• **EXERCISE DETAILS**:
Pictures appear in the records below; write out everything else exactly.

• **EXTRACTED RECORDS**:
# # # # #
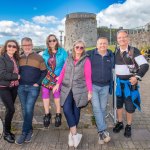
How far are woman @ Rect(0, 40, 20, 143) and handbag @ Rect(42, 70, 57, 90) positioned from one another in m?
0.57

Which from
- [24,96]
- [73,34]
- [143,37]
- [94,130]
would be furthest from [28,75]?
[73,34]

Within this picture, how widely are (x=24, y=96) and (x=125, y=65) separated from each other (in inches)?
84.9

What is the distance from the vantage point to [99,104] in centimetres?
561

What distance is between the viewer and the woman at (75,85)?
212 inches

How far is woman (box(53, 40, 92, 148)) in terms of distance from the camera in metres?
5.38

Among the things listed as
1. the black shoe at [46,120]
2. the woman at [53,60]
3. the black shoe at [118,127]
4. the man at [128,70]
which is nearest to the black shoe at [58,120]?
the black shoe at [46,120]

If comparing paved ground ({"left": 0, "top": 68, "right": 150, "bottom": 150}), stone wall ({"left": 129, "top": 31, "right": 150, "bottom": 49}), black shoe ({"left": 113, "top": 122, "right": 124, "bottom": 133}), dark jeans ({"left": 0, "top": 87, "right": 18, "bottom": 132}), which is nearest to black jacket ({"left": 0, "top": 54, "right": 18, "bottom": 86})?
dark jeans ({"left": 0, "top": 87, "right": 18, "bottom": 132})

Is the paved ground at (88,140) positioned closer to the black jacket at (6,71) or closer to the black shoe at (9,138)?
the black shoe at (9,138)

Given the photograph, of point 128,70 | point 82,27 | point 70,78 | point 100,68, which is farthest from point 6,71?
point 82,27

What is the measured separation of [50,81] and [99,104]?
1.10 meters

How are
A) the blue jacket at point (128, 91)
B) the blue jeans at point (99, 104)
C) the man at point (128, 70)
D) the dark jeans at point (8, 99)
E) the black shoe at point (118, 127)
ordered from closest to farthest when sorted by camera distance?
the dark jeans at point (8, 99) < the blue jeans at point (99, 104) < the man at point (128, 70) < the blue jacket at point (128, 91) < the black shoe at point (118, 127)

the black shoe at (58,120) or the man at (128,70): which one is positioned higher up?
the man at (128,70)

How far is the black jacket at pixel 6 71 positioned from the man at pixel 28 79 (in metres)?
0.25

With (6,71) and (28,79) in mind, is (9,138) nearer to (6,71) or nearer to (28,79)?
(28,79)
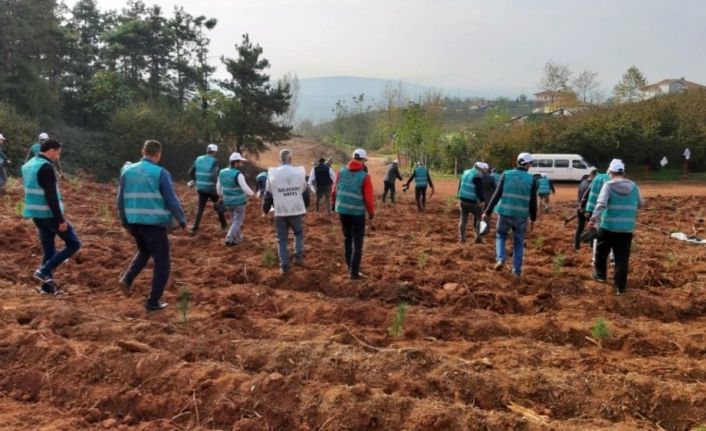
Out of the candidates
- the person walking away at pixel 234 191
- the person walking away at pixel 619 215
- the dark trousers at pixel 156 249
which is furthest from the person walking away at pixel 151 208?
the person walking away at pixel 619 215

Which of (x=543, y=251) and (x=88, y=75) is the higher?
(x=88, y=75)

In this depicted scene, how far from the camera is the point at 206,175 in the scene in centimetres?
952

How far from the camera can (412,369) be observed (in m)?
4.13

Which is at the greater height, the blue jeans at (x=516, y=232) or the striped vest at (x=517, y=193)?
the striped vest at (x=517, y=193)

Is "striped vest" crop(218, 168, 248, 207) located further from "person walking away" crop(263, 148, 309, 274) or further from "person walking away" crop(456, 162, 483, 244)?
"person walking away" crop(456, 162, 483, 244)

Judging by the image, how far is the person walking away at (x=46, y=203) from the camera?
19.0 feet

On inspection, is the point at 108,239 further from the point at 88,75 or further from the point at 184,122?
the point at 88,75

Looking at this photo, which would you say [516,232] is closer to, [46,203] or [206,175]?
[206,175]

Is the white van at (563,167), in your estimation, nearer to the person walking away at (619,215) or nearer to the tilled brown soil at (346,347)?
the tilled brown soil at (346,347)

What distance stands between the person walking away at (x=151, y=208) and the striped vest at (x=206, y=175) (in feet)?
12.9

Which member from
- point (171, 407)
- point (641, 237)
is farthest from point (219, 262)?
point (641, 237)

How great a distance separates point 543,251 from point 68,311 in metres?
7.51

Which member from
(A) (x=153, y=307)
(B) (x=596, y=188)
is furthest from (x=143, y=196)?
(B) (x=596, y=188)

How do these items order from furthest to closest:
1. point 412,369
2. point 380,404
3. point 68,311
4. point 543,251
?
point 543,251 → point 68,311 → point 412,369 → point 380,404
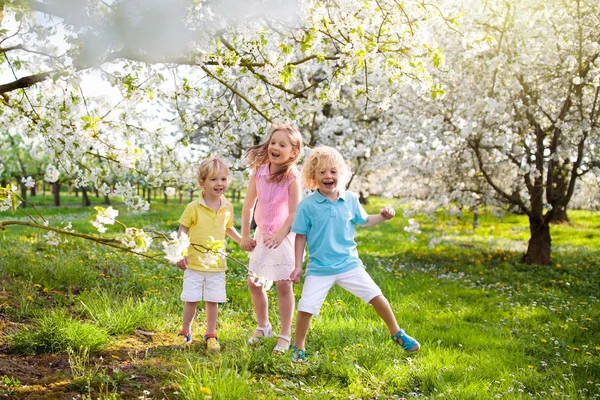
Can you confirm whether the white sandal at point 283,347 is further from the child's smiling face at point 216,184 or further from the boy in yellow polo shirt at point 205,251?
the child's smiling face at point 216,184

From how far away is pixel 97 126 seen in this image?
3.54 metres

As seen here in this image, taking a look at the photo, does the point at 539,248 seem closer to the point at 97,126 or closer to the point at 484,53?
the point at 484,53

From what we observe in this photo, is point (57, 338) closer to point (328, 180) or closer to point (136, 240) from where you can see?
point (136, 240)

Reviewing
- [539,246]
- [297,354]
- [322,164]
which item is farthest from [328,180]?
[539,246]

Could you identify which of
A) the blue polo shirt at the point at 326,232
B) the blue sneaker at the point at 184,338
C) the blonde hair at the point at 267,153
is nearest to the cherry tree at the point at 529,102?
the blonde hair at the point at 267,153

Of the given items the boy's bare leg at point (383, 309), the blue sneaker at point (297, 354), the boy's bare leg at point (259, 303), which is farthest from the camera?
the boy's bare leg at point (259, 303)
# # # # #
• **COMPLETED TASK**:
How far are woman @ Rect(0, 40, 20, 143) and handbag @ Rect(42, 70, 57, 90) positioned from one another in m?
0.57

Which from
- [24,96]
- [73,34]
- [143,37]
- [94,130]
would be furthest from [28,75]?
[73,34]

Within this picture, how widely are (x=24, y=96) and (x=125, y=65) separated from each other (in inches)?
84.9

What is the distance from the vantage point to [99,104] in centimetres?
561

What distance is between the viewer and the woman at (75,85)?
212 inches

How far is woman (box(53, 40, 92, 148)) in terms of distance from the camera in metres?
5.38

Among the things listed as
1. the black shoe at [46,120]
2. the woman at [53,60]
3. the black shoe at [118,127]
4. the man at [128,70]
which is nearest to the black shoe at [58,120]?
the black shoe at [46,120]

If comparing paved ground ({"left": 0, "top": 68, "right": 150, "bottom": 150}), stone wall ({"left": 129, "top": 31, "right": 150, "bottom": 49}), black shoe ({"left": 113, "top": 122, "right": 124, "bottom": 133}), dark jeans ({"left": 0, "top": 87, "right": 18, "bottom": 132}), which is nearest to black jacket ({"left": 0, "top": 54, "right": 18, "bottom": 86})?
dark jeans ({"left": 0, "top": 87, "right": 18, "bottom": 132})

Is the paved ground at (88,140) positioned closer to the black jacket at (6,71) or closer to the black shoe at (9,138)?
the black shoe at (9,138)

Given the photograph, of point 128,70 | point 82,27 | point 70,78 | point 100,68, which is farthest from point 6,71?
point 82,27

What is the measured separation of [50,81] and [99,104]?
1.10 meters

How are
A) the blue jacket at point (128, 91)
B) the blue jeans at point (99, 104)
C) the man at point (128, 70)
D) the dark jeans at point (8, 99)
E) the black shoe at point (118, 127)
ordered from closest to farthest when sorted by camera distance?
the dark jeans at point (8, 99) < the blue jeans at point (99, 104) < the man at point (128, 70) < the blue jacket at point (128, 91) < the black shoe at point (118, 127)

the black shoe at (58,120) or the man at (128,70): which one is positioned higher up?
the man at (128,70)

How far is the black jacket at pixel 6 71 positioned from the man at pixel 28 79 (in metres)?
0.25

With (6,71) and (28,79) in mind, is (9,138) nearer to (6,71) or nearer to (28,79)?
(28,79)
Out of the candidates
- the person walking away at pixel 234 191
- the person walking away at pixel 619 215
- the dark trousers at pixel 156 249
which is furthest from the person walking away at pixel 151 208?
the person walking away at pixel 619 215

Which of (x=543, y=251) and (x=88, y=75) is the higher?
(x=88, y=75)

In this depicted scene, how far from the camera is the point at 206,175 in the scene in centimetres?
952

How far from the camera can (412,369) be observed (in m)?
4.13

Which is at the greater height, the blue jeans at (x=516, y=232) or the striped vest at (x=517, y=193)?
the striped vest at (x=517, y=193)

Is "striped vest" crop(218, 168, 248, 207) located further from "person walking away" crop(263, 148, 309, 274) or further from "person walking away" crop(456, 162, 483, 244)?
"person walking away" crop(456, 162, 483, 244)

Judging by the image, how far is the person walking away at (x=46, y=203) from the camera?
19.0 feet

On inspection, is the point at 108,239 further from the point at 88,75 or further from the point at 184,122?
the point at 88,75

Looking at this photo, which would you say [516,232] is closer to, [46,203] or [206,175]?
[206,175]

Is the white van at (563,167), in your estimation, nearer to the person walking away at (619,215) or nearer to the tilled brown soil at (346,347)?
the tilled brown soil at (346,347)

What distance stands between the person walking away at (x=151, y=208) and the striped vest at (x=206, y=175) (in feet)?
12.9

Which member from
- point (171, 407)
- point (641, 237)
is farthest from point (219, 262)?
point (641, 237)

How great a distance separates point 543,251 from point 68,311 in metres?
7.51

Which member from
(A) (x=153, y=307)
(B) (x=596, y=188)
is furthest from (x=143, y=196)?
(B) (x=596, y=188)

How do these items order from furthest to closest:
1. point 412,369
2. point 380,404
3. point 68,311
4. point 543,251
?
point 543,251 → point 68,311 → point 412,369 → point 380,404
Can you confirm whether the white sandal at point 283,347 is further from the child's smiling face at point 216,184 or further from the boy in yellow polo shirt at point 205,251?
the child's smiling face at point 216,184

From how far away is pixel 97 126 seen in this image?
3.54 metres

As seen here in this image, taking a look at the photo, does the point at 539,248 seem closer to the point at 97,126 or closer to the point at 484,53?
the point at 484,53

From what we observe in this photo, is point (57, 338) closer to point (328, 180) or closer to point (136, 240) from where you can see?
point (136, 240)

Reviewing
- [539,246]
- [297,354]
- [322,164]
which item is farthest from [328,180]?
[539,246]

Could you identify which of
A) the blue polo shirt at the point at 326,232
B) the blue sneaker at the point at 184,338
C) the blonde hair at the point at 267,153
is nearest to the cherry tree at the point at 529,102?
the blonde hair at the point at 267,153

Of the given items the boy's bare leg at point (383, 309), the blue sneaker at point (297, 354), the boy's bare leg at point (259, 303), which is farthest from the camera?
the boy's bare leg at point (259, 303)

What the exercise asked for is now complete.